2. Using curr_row[j-1] instead of prev_row[j-1] for the match case

curr_row[j] = curr_row[j - 1] + 2  # WRONG — this is the left neighbor, not the diagonal

When characters match, we need grid[i+1][j-1] — the row below, one column left. In the two-row system that is prev_row[j-1], not curr_row[j-1].

3. Filling the grid left-to-right instead of bottom-to-top Interval DP requires solving shorter intervals before longer ones. Processing bottom-to-top (decreasing i) ensures grid[i+1][...] is always ready when we compute grid[i][...].

4. Confusing LPS with Palindromic Substrings LPS allows skipping characters (subsequence). Palindromic Substrings counts contiguous slices only. They use different recurrences.


Pattern Recognition

Use the interval DP pattern when you see:

  • "Longest palindromic subsequence of a string"
  • A single-string problem where the subproblem is defined by a start and end index
  • The answer for [i, j] depends on strictly smaller intervals inside it

Similar problems:

  • Palindromic Substrings — same interval structure, count palindromes instead of finding the longest
  • Minimum Insertions to Make a String Palindromen - LPS(s) gives the answer
  • Longest Common Subsequence — LPS of s equals LCS of s and reverse(s)
  • Burst Balloons — interval DP where the subproblem is also defined by [i, j]

Real World Use Cases

1. RNA secondary structure prediction in bioinformatics

RNA molecules fold back on themselves to form palindromic base-pair structures. Finding the longest palindromic subsequence of an RNA sequence identifies the most stable folding configuration — a direct application of this algorithm in computational biology.

2. Data compression — symmetric pattern detection

Identifying the longest palindromic subsequence in a data stream helps compression algorithms detect symmetric redundancy. Regions with long LPS can be encoded more compactly using back-references.

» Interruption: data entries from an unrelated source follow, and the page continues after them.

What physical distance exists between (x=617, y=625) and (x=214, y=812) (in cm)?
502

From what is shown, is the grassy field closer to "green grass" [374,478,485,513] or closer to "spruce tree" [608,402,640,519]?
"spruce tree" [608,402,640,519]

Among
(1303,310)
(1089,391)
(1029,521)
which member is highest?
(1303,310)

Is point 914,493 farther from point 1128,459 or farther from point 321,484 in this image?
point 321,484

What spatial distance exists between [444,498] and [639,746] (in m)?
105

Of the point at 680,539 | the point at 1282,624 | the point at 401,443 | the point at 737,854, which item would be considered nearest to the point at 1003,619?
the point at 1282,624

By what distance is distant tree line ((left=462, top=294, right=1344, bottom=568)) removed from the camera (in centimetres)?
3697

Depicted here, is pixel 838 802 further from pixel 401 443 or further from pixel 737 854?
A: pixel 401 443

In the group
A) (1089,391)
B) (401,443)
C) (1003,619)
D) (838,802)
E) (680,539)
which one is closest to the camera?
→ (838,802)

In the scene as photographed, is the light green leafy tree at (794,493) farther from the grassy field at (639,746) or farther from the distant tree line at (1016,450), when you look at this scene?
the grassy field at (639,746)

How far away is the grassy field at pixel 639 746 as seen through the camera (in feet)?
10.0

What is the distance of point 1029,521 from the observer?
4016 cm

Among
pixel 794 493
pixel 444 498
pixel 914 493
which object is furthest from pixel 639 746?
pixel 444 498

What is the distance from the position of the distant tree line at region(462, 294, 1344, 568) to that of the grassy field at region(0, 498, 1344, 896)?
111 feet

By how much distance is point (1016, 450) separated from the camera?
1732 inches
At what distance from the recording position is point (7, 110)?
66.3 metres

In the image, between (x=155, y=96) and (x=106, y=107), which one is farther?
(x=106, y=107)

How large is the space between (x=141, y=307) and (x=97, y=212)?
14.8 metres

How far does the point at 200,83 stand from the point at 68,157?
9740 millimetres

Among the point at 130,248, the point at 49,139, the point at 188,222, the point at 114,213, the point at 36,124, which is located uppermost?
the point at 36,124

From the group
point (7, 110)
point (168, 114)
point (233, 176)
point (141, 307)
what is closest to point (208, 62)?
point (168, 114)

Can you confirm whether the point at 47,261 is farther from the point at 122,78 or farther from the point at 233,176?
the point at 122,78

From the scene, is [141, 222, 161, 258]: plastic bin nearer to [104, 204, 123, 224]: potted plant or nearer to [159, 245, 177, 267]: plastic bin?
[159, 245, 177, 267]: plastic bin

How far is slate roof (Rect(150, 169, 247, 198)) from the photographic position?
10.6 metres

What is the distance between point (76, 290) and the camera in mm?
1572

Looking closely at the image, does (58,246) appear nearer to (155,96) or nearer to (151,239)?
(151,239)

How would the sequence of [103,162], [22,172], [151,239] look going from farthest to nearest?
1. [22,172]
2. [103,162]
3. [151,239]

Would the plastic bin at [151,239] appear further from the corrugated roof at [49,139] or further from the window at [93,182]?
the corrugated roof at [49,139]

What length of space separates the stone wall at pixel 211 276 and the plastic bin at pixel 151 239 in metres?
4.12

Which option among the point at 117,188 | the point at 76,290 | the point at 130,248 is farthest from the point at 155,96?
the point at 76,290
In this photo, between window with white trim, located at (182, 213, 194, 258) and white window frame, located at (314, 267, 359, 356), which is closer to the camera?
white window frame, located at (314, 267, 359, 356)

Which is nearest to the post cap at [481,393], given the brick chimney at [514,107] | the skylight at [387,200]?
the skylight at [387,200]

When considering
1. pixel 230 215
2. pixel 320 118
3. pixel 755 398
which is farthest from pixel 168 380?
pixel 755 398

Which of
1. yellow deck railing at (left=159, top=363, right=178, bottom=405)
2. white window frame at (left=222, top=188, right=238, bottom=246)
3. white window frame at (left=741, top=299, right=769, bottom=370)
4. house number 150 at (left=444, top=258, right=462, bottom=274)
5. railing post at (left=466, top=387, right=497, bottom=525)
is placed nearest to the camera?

3. Cryptographic sequence analysis

In certain cipher analysis tasks, finding the longest palindromic subsequence of an encoded message helps identify repeating symmetric patterns that may reveal structural properties of the encryption key.


Key Takeaways

  • grid[i][j] = length of the longest palindromic subsequence of s[i..j]
  • Matching outer characters extend the inner palindrome by 2; mismatches take the max of two sub-intervals
  • Fill order must be bottom-to-top (shorter intervals first) — not top-to-bottom
  • The two-row optimization reduces space from O(n²) to O(n) with no time penalty
  • LPS of s equals LCS of s and reverse(s) — a useful alternative formulation

|---|---| | Single character word[i..i] | Base case: LPS = 1 | | word[i] == word[j] | grid[i][j] = grid[i+1][j-1] + 2 | | word[i] != word[j] | grid[i][j] = max(grid[i+1][j], grid[i][j-1]) | | Fill order | By interval length: short → long | | Final answer (full grid) | grid[0][n-1] — top-right corner | | Final answer (optimized) | prev_row[n-1] — after last swap |


Complexity

Solution Time Space
Full Grid O(n²) O(n²) — stores the full n×n grid
Space-Optimized O(n²) O(n) — only two rows at a time

Where n = length of word.

Time remains O(n²) in both solutions because we still visit every cell in the upper triangle exactly once. Space improves from O(n²) to O(n) by keeping only two rows.


Where to Practice

Platform Problem Difficulty
LeetCode #516 Longest Palindromic Subsequence Medium

This problem is part of the NeetCode 150 interview prep list.